Thursday, September 15, 2005

Bay State Win!

So, yesterday the Massachusetts Constitutional Conference rejected a proposed constitutional amendment to ban same-sex marriage and allow for civil unions. The amendment had passed the Conference last year, and needed to pass it again this year in order to be voted on by the people next year and, if approved, become part of the state constitution.

Having been rejected, the amendment is positively dead. The process would have to start all over again. The anti-same-sex marriage advocates withdrew their support from the bill (probably when they realized that it wasn't gonna survive, after many legislators that had voted in its favor had lost re-election last year,) hoping to get an amendment added to the constitution in 2008 by putting it directly to the voters.
"Gay marriage has begun, and life has not changed for the citizens of the commonwealth, with the exception of those who can now marry," said state Sen. Brian Lees, a Republican who had been a co-sponsor of the amendment. "This amendment which was an appropriate measure or compromise a year ago, is no longer, I feel, a compromise today."
Without his support, the measure failed by a wide margin: 157-39.

The first same-sex weddings took place on May 17, 2004, after the state Supreme Court ruled in favor of equality for all citizens. Since then, more than 6,100 couples have married.

I hope the next step is for the legislature to get rid of that ridiculous, one-hundred-years-old law that only allows a marriage to take place if the couple's home state would recognize their marriage. As such, no gay couple not actually residing in Massachusetts can legally get married there, since gay marriage isn't legal anywhere else in the US.
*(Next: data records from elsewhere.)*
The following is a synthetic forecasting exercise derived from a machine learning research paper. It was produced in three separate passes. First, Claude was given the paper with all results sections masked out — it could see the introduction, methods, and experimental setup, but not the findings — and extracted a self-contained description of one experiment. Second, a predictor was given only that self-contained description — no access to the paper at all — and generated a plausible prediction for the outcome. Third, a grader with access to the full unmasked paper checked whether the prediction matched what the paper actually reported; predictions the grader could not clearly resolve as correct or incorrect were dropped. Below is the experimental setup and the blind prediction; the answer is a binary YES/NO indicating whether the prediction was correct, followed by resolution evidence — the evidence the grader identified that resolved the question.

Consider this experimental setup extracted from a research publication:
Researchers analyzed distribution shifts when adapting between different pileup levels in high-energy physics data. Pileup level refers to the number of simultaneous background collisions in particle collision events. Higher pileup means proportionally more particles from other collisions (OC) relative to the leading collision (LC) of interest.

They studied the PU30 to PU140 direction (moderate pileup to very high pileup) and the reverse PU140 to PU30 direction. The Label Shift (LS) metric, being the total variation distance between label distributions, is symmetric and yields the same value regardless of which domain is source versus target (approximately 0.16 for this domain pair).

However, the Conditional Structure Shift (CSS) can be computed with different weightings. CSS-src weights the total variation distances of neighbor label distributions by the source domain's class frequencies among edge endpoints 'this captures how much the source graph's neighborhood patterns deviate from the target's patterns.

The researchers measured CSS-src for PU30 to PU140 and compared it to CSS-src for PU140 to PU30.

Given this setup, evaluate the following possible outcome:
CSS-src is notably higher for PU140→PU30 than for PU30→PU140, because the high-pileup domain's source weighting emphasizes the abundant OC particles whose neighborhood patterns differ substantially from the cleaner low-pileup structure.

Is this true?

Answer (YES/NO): NO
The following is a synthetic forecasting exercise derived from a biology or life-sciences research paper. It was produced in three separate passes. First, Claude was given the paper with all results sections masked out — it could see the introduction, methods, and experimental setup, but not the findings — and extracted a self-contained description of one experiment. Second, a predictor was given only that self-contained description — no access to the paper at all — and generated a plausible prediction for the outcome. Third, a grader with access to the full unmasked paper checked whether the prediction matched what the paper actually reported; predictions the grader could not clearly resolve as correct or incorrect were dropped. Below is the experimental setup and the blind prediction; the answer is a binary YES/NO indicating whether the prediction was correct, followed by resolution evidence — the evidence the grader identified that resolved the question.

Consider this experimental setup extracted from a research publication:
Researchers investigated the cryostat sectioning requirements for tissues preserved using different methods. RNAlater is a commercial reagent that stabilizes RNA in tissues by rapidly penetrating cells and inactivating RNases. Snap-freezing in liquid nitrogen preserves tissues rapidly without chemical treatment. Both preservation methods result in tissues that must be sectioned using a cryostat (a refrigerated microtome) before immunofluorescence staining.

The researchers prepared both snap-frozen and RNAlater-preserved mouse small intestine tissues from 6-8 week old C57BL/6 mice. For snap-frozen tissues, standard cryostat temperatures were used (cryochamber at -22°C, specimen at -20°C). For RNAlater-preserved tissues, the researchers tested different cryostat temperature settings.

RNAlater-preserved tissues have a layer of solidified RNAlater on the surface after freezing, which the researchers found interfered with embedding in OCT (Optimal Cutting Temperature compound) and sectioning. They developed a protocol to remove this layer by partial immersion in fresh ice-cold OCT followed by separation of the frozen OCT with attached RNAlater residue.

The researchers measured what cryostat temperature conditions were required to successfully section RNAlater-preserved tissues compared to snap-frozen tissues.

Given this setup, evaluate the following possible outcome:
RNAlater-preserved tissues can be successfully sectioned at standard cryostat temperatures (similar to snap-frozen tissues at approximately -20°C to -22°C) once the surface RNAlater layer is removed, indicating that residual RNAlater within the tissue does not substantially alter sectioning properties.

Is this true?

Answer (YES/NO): NO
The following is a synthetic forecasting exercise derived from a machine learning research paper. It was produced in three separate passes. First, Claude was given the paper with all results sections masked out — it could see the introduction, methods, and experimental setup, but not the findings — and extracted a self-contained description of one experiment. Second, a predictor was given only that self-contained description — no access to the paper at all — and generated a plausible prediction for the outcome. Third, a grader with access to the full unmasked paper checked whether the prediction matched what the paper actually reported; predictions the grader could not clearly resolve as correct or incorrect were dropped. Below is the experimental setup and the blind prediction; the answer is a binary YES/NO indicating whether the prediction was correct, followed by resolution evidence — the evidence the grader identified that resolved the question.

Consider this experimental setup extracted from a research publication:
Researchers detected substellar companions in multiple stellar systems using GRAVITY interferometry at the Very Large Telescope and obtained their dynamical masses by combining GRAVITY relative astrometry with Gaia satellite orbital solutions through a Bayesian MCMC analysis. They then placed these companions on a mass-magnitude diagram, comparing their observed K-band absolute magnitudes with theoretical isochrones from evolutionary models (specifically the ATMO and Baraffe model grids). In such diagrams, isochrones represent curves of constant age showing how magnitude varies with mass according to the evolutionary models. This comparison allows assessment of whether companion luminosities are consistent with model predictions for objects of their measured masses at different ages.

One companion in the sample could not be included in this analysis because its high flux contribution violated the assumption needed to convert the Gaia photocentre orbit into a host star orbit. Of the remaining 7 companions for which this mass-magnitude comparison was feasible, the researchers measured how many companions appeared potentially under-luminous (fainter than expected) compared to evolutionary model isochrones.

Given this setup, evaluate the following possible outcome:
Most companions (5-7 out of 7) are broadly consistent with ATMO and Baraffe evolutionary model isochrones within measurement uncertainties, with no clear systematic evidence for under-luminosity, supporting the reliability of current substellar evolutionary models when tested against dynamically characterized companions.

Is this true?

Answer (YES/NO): NO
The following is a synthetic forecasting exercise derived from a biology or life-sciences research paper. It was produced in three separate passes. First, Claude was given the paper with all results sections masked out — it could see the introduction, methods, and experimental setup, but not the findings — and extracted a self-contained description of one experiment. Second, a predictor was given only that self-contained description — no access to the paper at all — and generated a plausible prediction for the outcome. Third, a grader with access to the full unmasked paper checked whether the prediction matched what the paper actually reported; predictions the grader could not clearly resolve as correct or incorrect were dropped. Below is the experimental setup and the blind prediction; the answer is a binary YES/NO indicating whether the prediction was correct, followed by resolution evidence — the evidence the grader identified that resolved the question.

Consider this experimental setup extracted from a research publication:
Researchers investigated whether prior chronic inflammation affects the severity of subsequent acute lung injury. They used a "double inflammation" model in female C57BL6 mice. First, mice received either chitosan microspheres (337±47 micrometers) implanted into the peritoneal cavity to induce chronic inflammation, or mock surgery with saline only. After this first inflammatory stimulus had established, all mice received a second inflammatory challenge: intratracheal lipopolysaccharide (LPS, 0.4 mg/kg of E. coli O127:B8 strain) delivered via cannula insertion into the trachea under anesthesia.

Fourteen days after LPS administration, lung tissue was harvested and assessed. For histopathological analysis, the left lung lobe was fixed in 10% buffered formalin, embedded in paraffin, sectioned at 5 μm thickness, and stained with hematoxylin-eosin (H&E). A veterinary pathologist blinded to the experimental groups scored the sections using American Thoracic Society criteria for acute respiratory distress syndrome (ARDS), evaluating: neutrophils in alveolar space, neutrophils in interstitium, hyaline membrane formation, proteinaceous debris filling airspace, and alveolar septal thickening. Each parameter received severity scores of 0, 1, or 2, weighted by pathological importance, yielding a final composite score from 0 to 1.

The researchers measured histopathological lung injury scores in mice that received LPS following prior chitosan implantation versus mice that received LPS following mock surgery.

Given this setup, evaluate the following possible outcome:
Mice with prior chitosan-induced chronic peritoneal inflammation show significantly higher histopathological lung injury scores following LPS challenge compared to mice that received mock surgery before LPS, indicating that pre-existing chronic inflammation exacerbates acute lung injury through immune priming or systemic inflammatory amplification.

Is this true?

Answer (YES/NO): YES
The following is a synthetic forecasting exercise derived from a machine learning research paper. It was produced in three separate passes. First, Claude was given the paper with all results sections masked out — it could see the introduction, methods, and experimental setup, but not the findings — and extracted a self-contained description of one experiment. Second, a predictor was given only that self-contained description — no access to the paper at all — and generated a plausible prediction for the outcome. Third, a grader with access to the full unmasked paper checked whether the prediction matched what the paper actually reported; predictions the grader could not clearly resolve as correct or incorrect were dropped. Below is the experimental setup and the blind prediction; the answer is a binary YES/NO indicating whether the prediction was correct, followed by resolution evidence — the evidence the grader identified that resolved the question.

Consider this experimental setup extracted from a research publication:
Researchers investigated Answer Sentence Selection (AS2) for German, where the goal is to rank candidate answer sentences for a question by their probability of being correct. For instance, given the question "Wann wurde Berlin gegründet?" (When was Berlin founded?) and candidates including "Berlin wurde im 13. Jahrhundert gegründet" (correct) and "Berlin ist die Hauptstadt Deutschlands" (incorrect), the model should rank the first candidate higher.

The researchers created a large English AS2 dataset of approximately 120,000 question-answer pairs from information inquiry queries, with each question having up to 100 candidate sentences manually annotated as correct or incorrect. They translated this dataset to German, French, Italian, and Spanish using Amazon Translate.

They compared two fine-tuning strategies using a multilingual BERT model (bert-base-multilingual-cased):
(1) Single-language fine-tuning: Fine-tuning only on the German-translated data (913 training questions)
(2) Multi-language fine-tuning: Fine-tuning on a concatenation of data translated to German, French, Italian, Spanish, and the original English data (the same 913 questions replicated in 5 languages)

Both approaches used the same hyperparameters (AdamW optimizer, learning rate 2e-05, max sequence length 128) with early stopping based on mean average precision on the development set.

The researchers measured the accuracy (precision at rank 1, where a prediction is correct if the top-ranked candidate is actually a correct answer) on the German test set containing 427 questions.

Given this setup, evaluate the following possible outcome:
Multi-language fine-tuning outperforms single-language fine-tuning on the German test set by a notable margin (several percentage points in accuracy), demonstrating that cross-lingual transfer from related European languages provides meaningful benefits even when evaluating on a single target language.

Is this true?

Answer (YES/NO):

That law, which was designed to prevent an interracial couple from getting married in Massachusetts and then demanding their marriage be recognized in a southern state that didn't allow for it, is the one Republican Governor (and presidential candidate-hopeful) Mitt Romney has invoked to block gay couples living anywhere in the country from travelling to his state, get married, and go back home to demand their marriage be recognized by their state, not to mention the federal goverment.